- **Written request**: Reproduce the listing from the line containing "Time of clock at [314,7,342,33]: 12:35" to the line containing "Time of clock at [426,210,464,253]: 5:14", including both of those lines, and omit the pictures from your answer.

- **Dataset**:
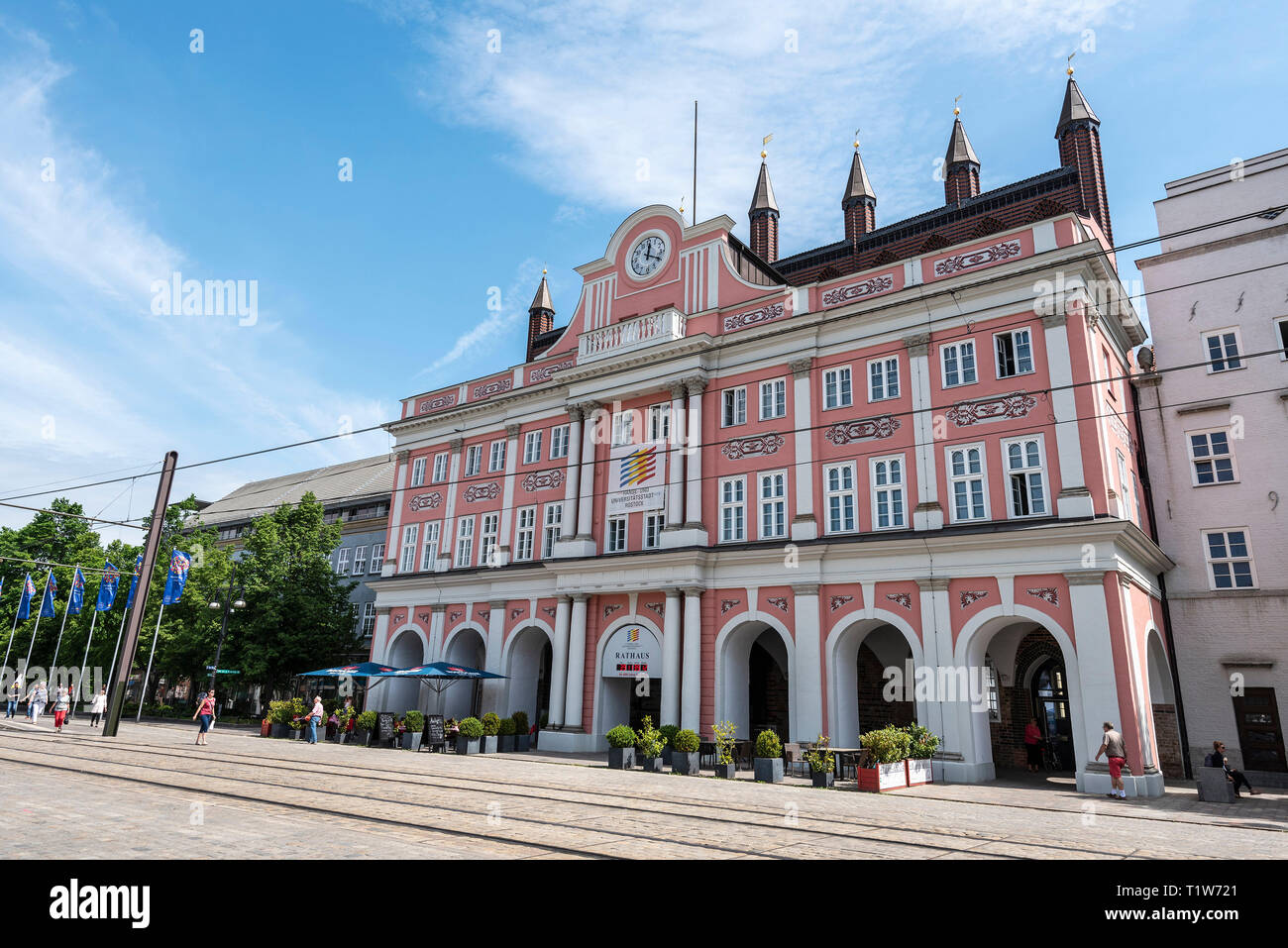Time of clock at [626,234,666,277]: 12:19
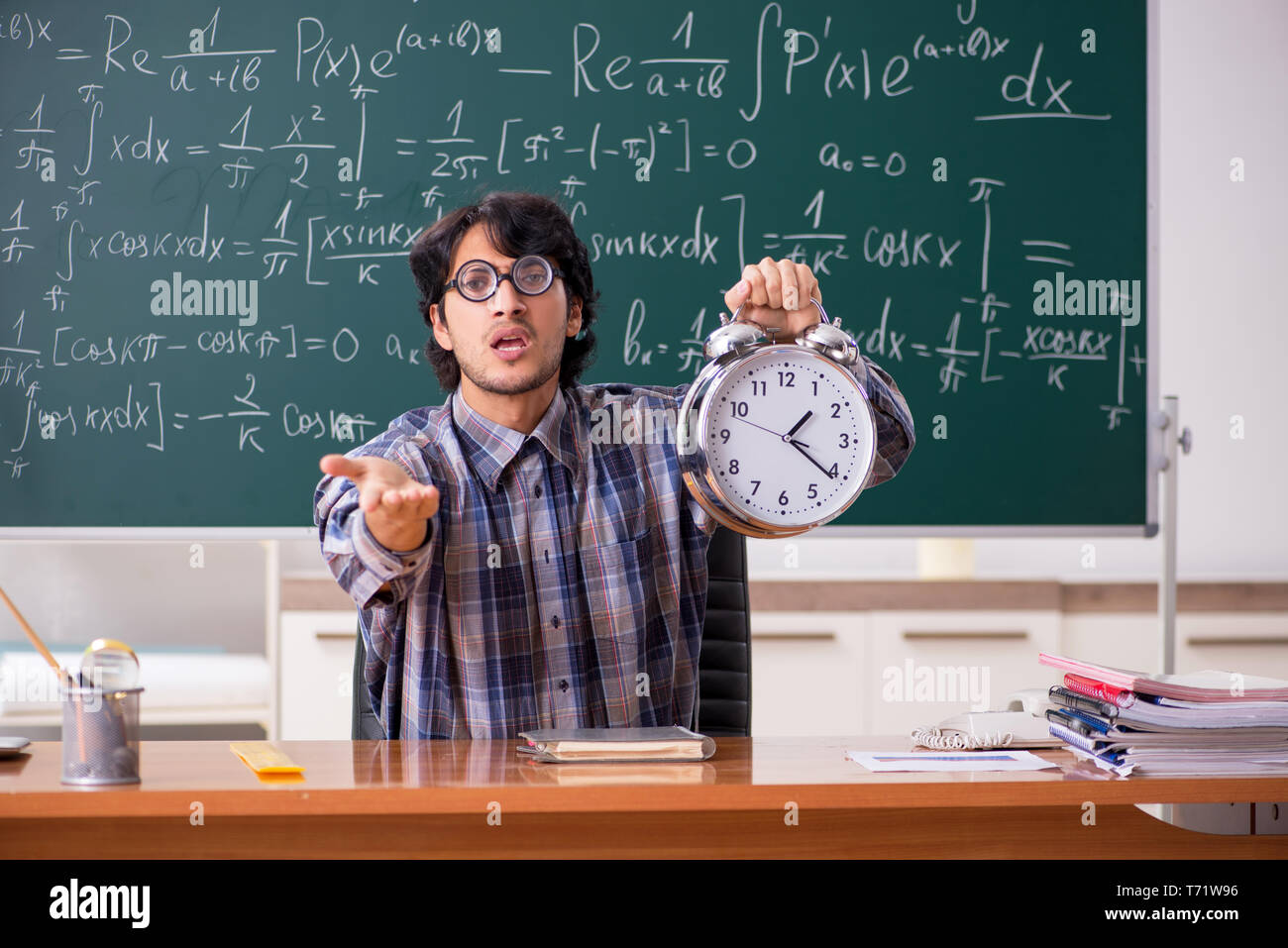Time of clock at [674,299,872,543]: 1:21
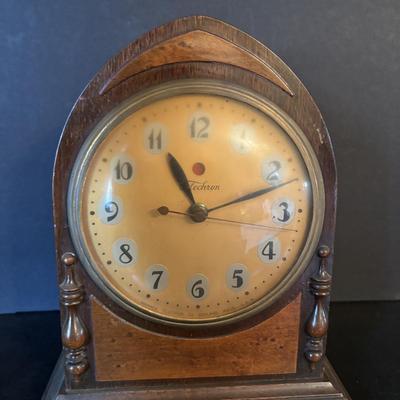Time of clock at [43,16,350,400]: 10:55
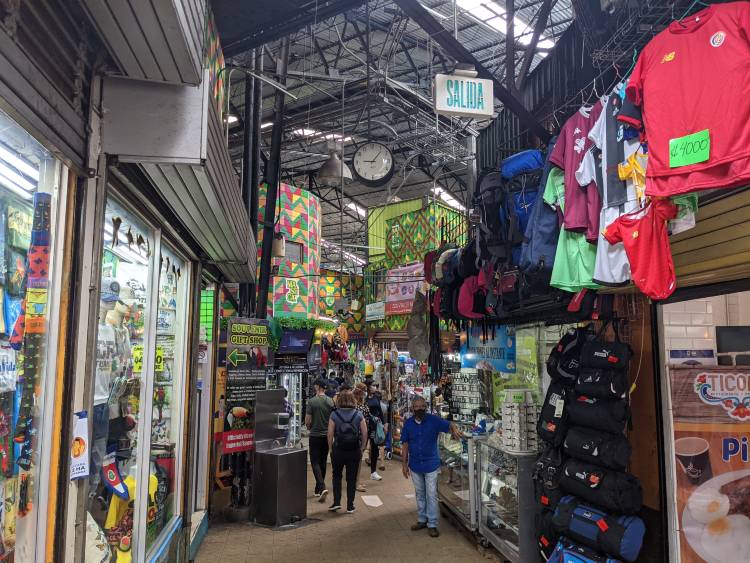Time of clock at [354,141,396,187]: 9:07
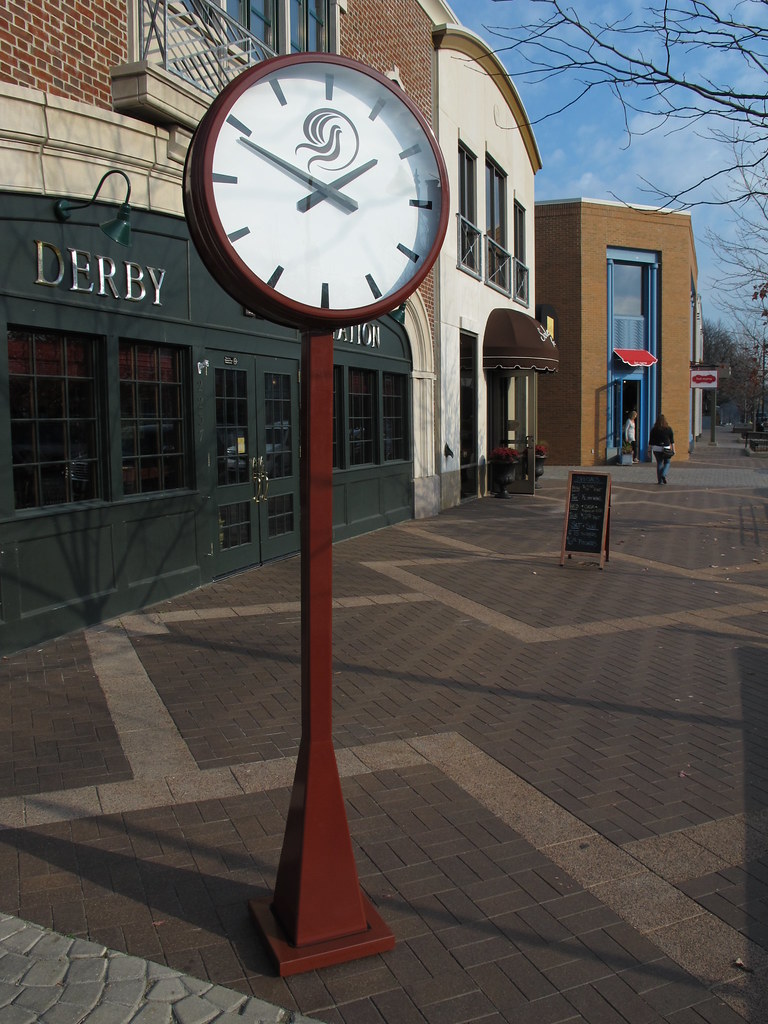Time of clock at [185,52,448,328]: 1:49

...

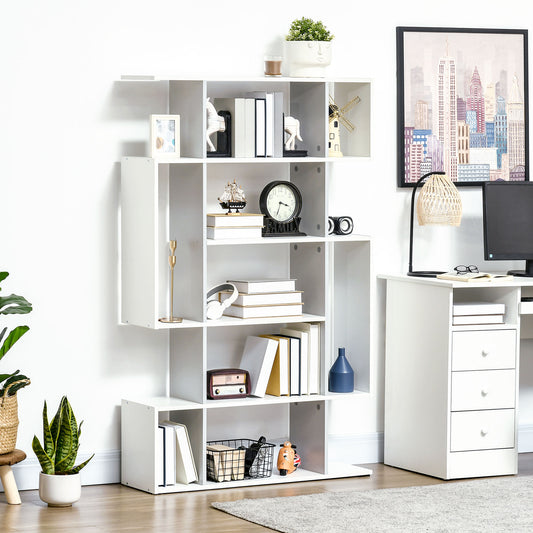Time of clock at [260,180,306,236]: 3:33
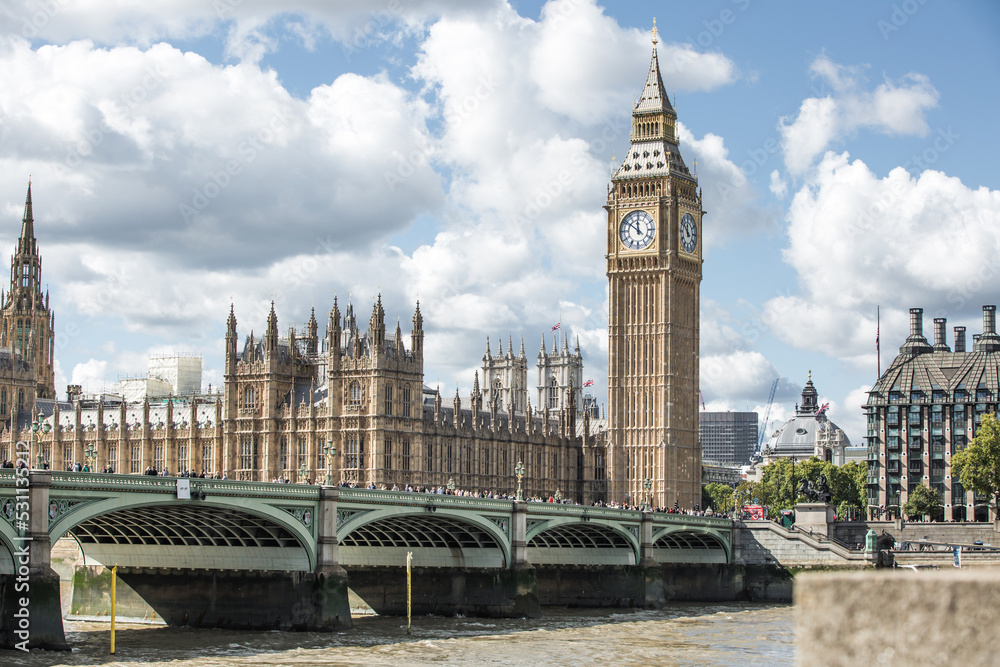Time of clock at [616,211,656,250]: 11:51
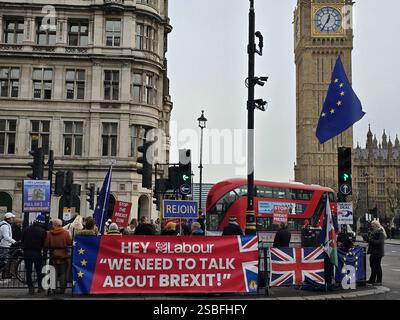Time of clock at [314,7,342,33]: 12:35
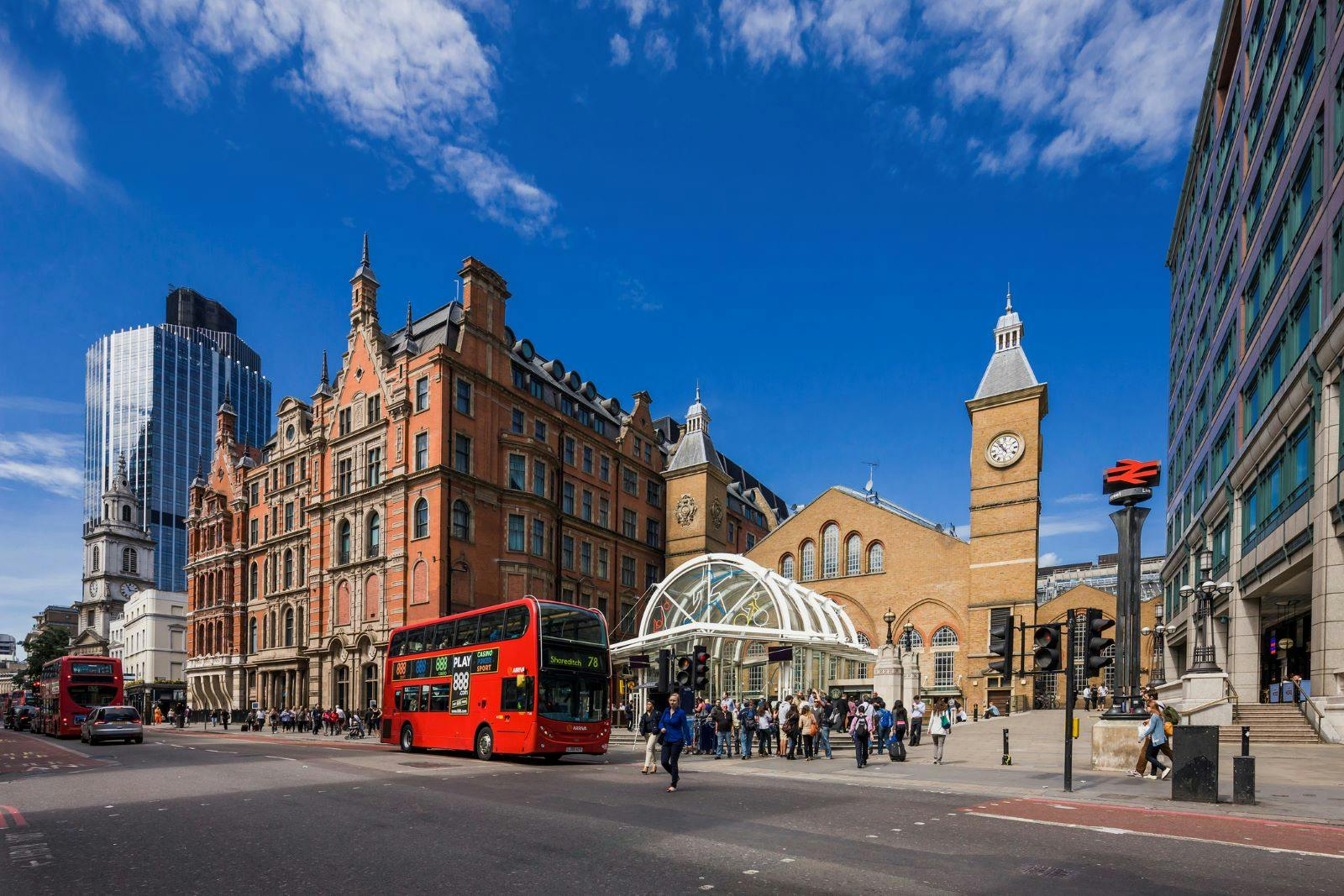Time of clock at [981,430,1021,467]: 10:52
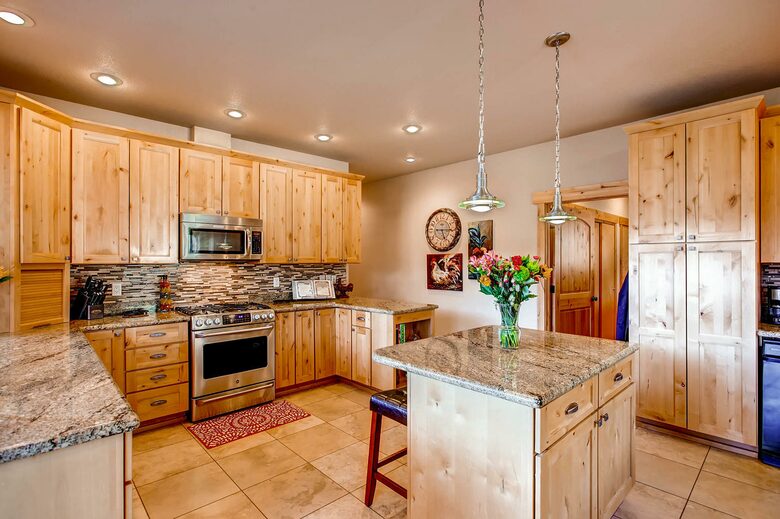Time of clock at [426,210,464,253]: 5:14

* * *

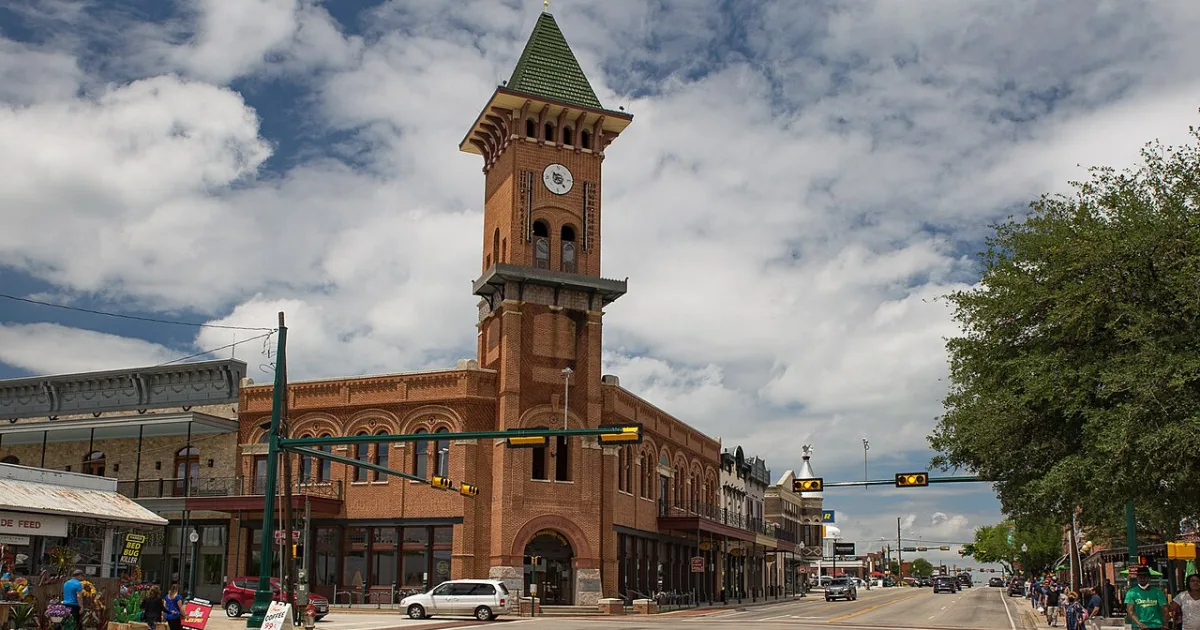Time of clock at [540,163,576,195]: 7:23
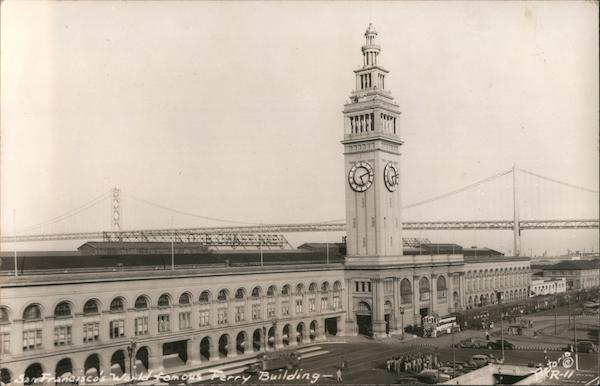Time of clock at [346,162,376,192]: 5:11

- **Reply**:
Time of clock at [314,7,342,33]: 12:35
Time of clock at [981,430,1021,467]: 10:52
Time of clock at [426,210,464,253]: 5:14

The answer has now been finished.